- EXTRACT PROVIDED

ALL the HD standards for 1080i, 720p etc. are specified as YCbCr. Computer display interfaces are normally RGB.


----------



## ssj2 (Dec 1, 2004)

Don, I agree with what you're saying. I clarified the transmission method v. transmission format because your list is labeled "Consumer Video Formats". As evidenced by Olgeezer's post here (and numerous posters elsewhere) many people believe "digital is digital".

Back to the topic of the thread I started. Keenan posted his iScan recognized the HDMI output of the 622 as RGB. I decided to test this against settings from my Panasonic S97 DVD player by switching its HDMI output to RGB and activating the player's studio and enhanced settings.

edited. See below.


----------



## DonLandis (Dec 17, 2003)

ssj2- Based on what you observed, I would tend to agree with your assessment. As I recall the basics the DVI connection has 4 lines Data R, Data G, and Data B, plus clock. This can be replicated for broader bandwidth. I just don't recall all the details and don't have time to look them up right now. What I was concerend with is that some may confuse this data RGB signal line with the analog line that piggybacks on the one end of the DVI-I. I use this in my 921 to connect to an RGBHV breakout cable for connection and yes, I have to pump up the levels to calibrate properly as compared with the same PJ and 921 connected with DVI. Not having lots of equipment to compare, I thought this was just the way my projector worked. 
I have a 622 here but waiting for the delayed installer since I am concerned with messing with leased equipment where install is part of their warranty per CSR. At this point I plan to connect the 622 with component since the wide reports of HDMI failure on this box. I have two switchable DVI inputs on my PJ and they are occupied now with the TIVO and the upconverting DVD player. I may run tests on the 622 / HDMI to DVI later after the installer leaves but the image will need to improve greatly and the 622 trouble free before I pull the DVI from the TIVO. This is about my entertainment, not experimenting or being Dish's lab rat. 
I'll settle back now and just follow the threads to see where all this leads.


----------



## ssj2 (Dec 1, 2004)

OK, realizing a user error with the DVD player's settings I re-did my test. With the DVD player's RGB output set to standard (studio levels) and my projector's input set to standard, my calibrated brightness & contrast settings (AVIA for DVD & HDNET test patterns for HD) matched exactly with the 622's output. 

Therefore, it would appear the 622 is maintaining studio RGB levels from its HDMI output.


----------



## ssj2 (Dec 1, 2004)

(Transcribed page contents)
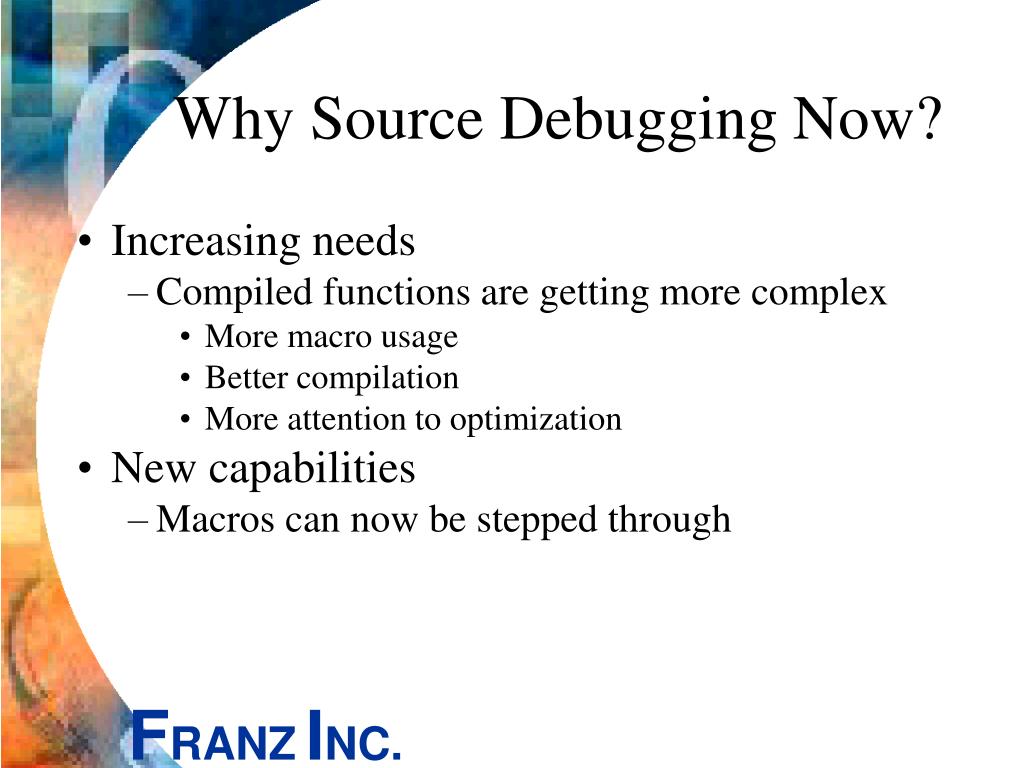 Why Source Debugging Now?

• Increasing needs
– Compiled functions are getting more complex
• More macro usage
• Better compilation
• More attention to optimization
• New capabilities
– Macros can now be stepped through

FRANZ INC.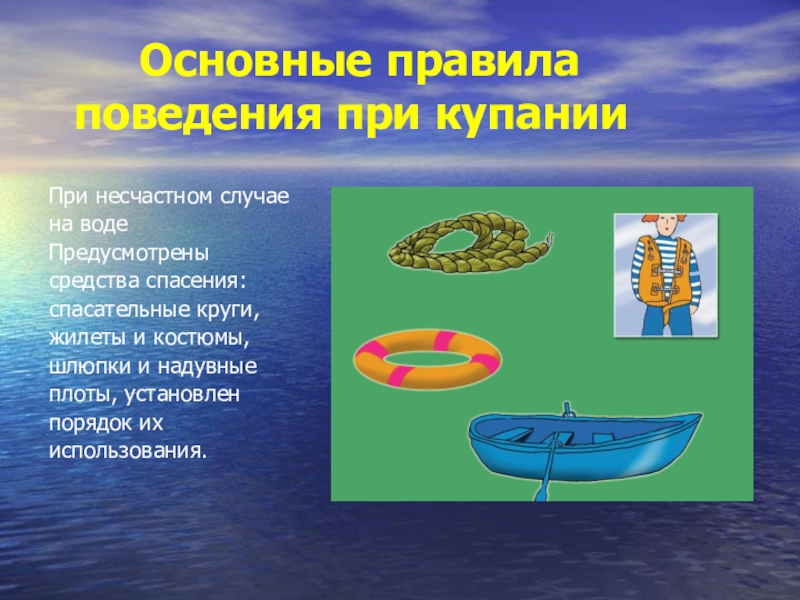 Основные правила поведения при купании

При несчастном случае на воде Предусмотрены средства спасения: спасательные круги, жилеты и костюмы, шлюпки и надувные плоты, установлен порядок их использования.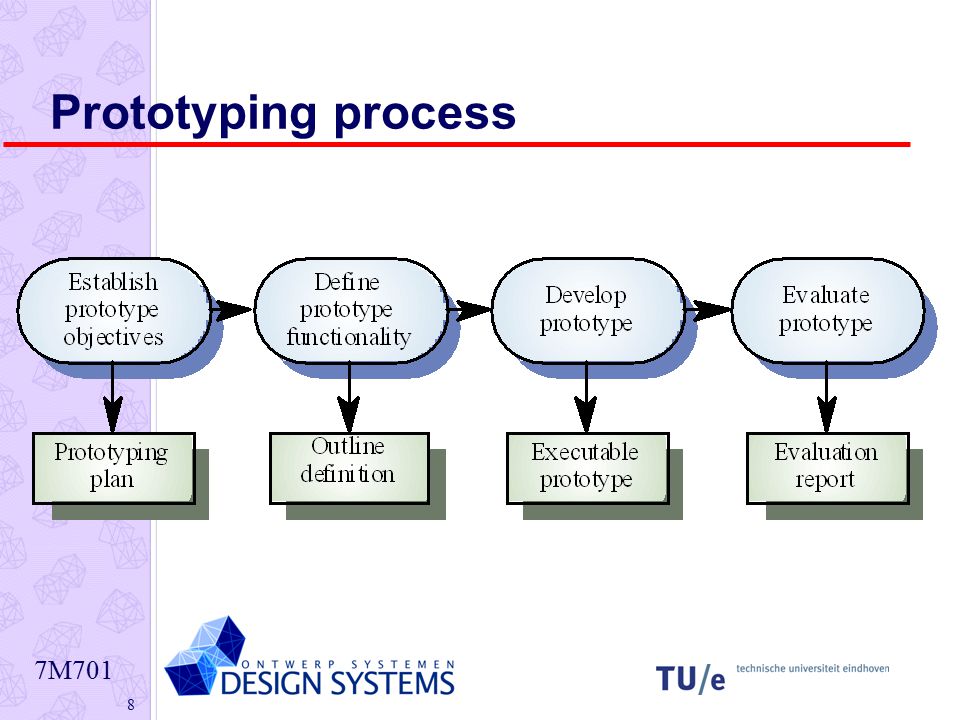 Prototyping process

Establish prototype objectives

Define prototype functionality

Develop prototype

Evaluate prototype

Prototyping plan

Outline definition

Executable prototype

Evaluation report

7M701

8

ONTWERP SYSTEMEN
DESIGN SYSTEMS

TU/e technische universiteit eindhoven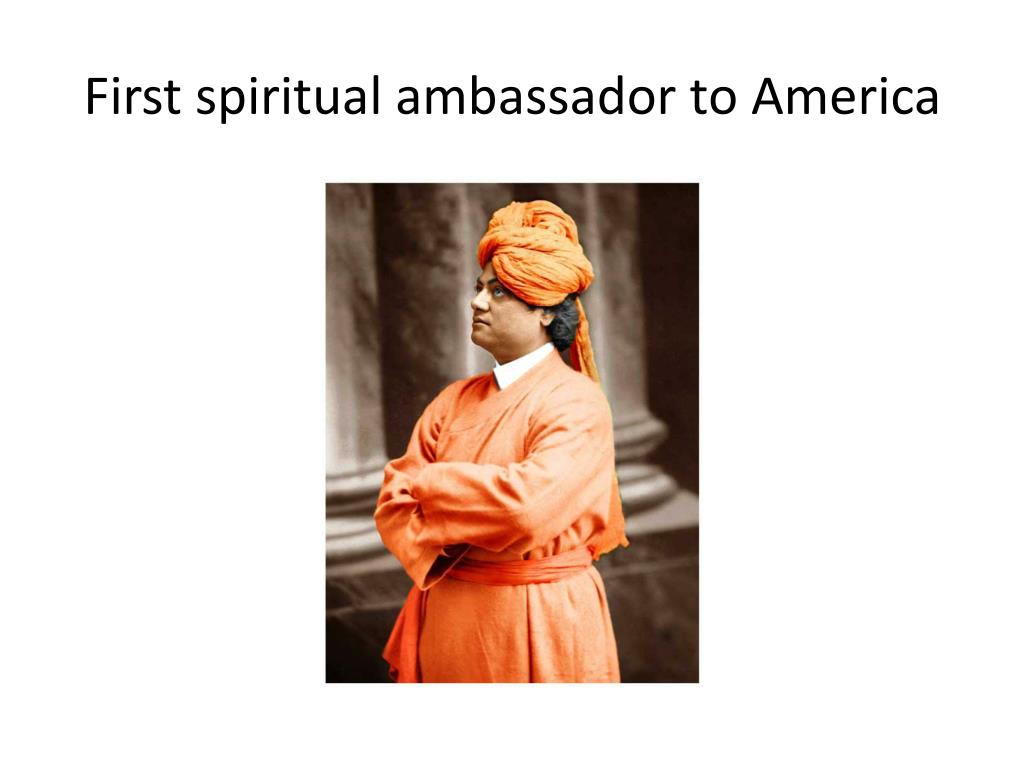 First spiritual ambassador to America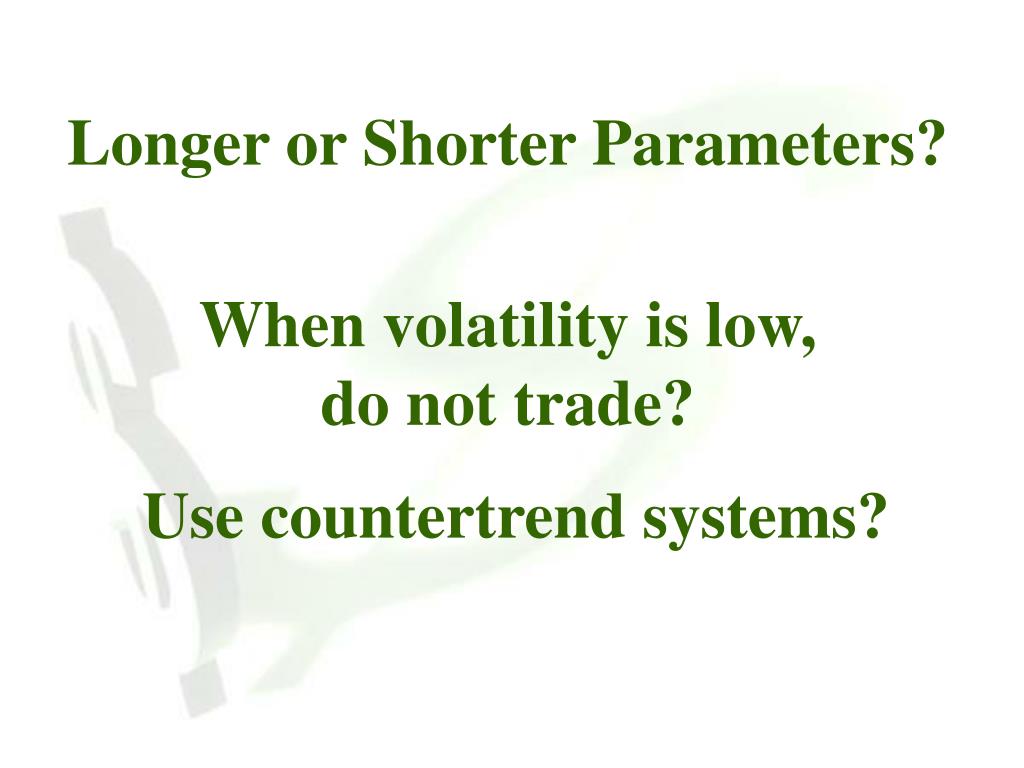 Longer or Shorter Parameters?

When volatility is low,
do not trade?

Use countertrend systems?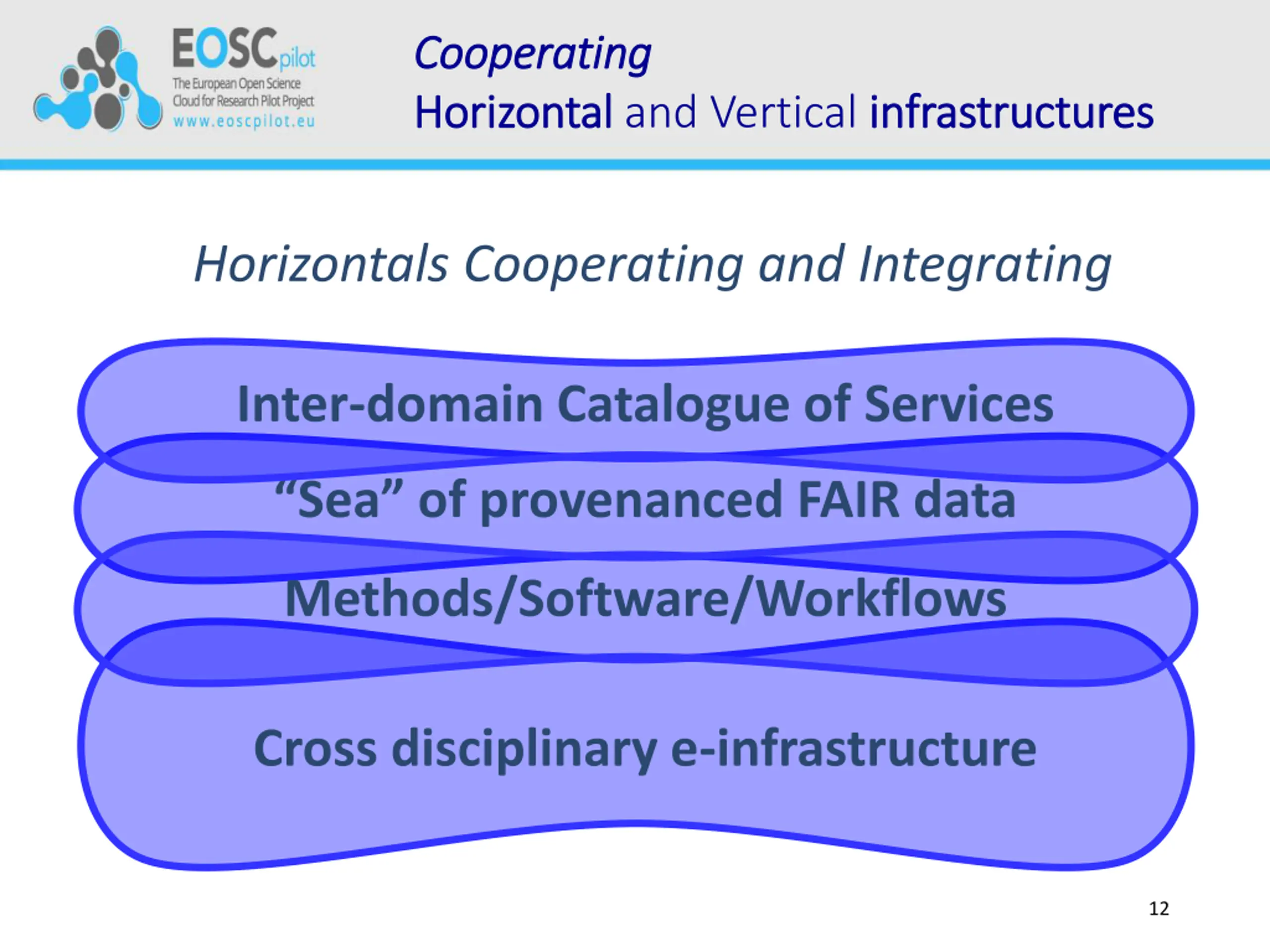 EOSCpilot
The European Open Science Cloud for Research Pilot Project
www.eoscpilot.eu

Cooperating
Horizontal and Vertical infrastructures

Horizontals Cooperating and Integrating

Inter-domain Catalogue of Services

“Sea” of provenanced FAIR data

Methods/Software/Workflows

Cross disciplinary e-infrastructure

12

- TASK BRIEF
Pick up the forum thread about the 622's HDMI output levels where it stops and continue it.

- TASK RESULT
I just received this emai response from Dish Network tech support:

"Thank you for your e-mail. At this time the HDMI cable outputs YCrCb at a rate of 4:2:0. I Hope this helped if you have any further questions, please let me know if you need anything else."

Given that the YCrCb signal should be sent at studio levels it would make sense that brightness and contrast settings using the 622 matched the RGB studio settings from the DVD player. Odd that Keenan's iScan recognized the signal as RGB.


----------



## keenan (Feb 8, 2005)

It may be a setting on the VP30 that's forcing it to see RGB at the input, I don't know why it would do that though...I'll look around in the VP30 menus tomorrow...or tonight, Friday-06/24.


----------



## dave1234 (Oct 9, 2005)

keenan said:


> It may be a setting on the VP30 that's forcing it to see RGB at the input, I don't know why it would do that though...I'll look around in the VP30 menus tomorrow...or tonight, Friday-06/24.


 I don't see a way any monitor can determine whether a signal is RGB or YCbCr. There is no information in the data stream to indicate which color space is being used.

That said all HD signals are YCbCr unless a conversion has been done in a receiver somewhere.


----------



## ssj2 (Dec 1, 2004)

The monitor can and does recognize whether a signal is RGB or YCbCr. If YCbCr is detected the display will use SD 601 or HD 709 decoding to transform the signal into RGB. Here's a great post on the subject: http://www.avsforum.com/avs-vb/showthread.php?p=6330772&&#post6330772


----------



## Bradtothebone (Aug 11, 2003)

ssj2 said:


> The monitor can and does recognize whether a signal is RGB or YCbCr. If YCbCr is detected the display will use SD 601 or HD 709 decoding to transform the signal into RGB. Here's a great post on the subject: http://www.avsforum.com/avs-vb/showthread.php?p=6330772&&#post6330772


That's a great read. Thanks, ssj2!

Brad


----------



## DonLandis (Dec 17, 2003)

ditto! I've always enjoyed reading stuff by wiggles/Kuo and even Joe Kane. One thing that I felt was missed on the BTB topic was that while the voltages in a calibrated monitor should not be visible on BTB, the whole origin of BTB content was to facilitate luminance keying in analog systems. In the case of a keyer, and a camera used to shoot luminance keys, the BTB is seen (detected) by the electronics and not the human eye from the BVM once calibrated properly. Use of the BTB toeroom for content that extends into that region, tells me that whoever justifies this really did not calibrate his monitor with PLUGE as claimed. In a good production, no image should have content below 7.5IRE to translate to less than 16 bits on digital conversion.


----------



## keenan (Feb 8, 2005)

keenan said:


> It may be a setting on the VP30 that's forcing it to see RGB at the input, I don't know why it would do that though...I'll look around in the VP30 menus tomorrow...or tonight, Friday-06/24.


Okay, I hooked up a set of component cables as well as HDMI from the 622 to the VP30.

At the component input the VP30 it detects a YPbPr signal.

At the HDMI input the VP30 detects a RGB signal.


----------



## Jim Noyd (May 15, 2005)

keenan said:


> Okay, I hooked up a set of component cables as well as HDMI from the 622 to the VP30.
> 
> At the component input the VP30 it detects a YPbPr signal.
> 
> At the HDMI input the VP30 detects a RGB signal.


Correct the 622's hdmi output is digital RGB


----------



## ssj2 (Dec 1, 2004)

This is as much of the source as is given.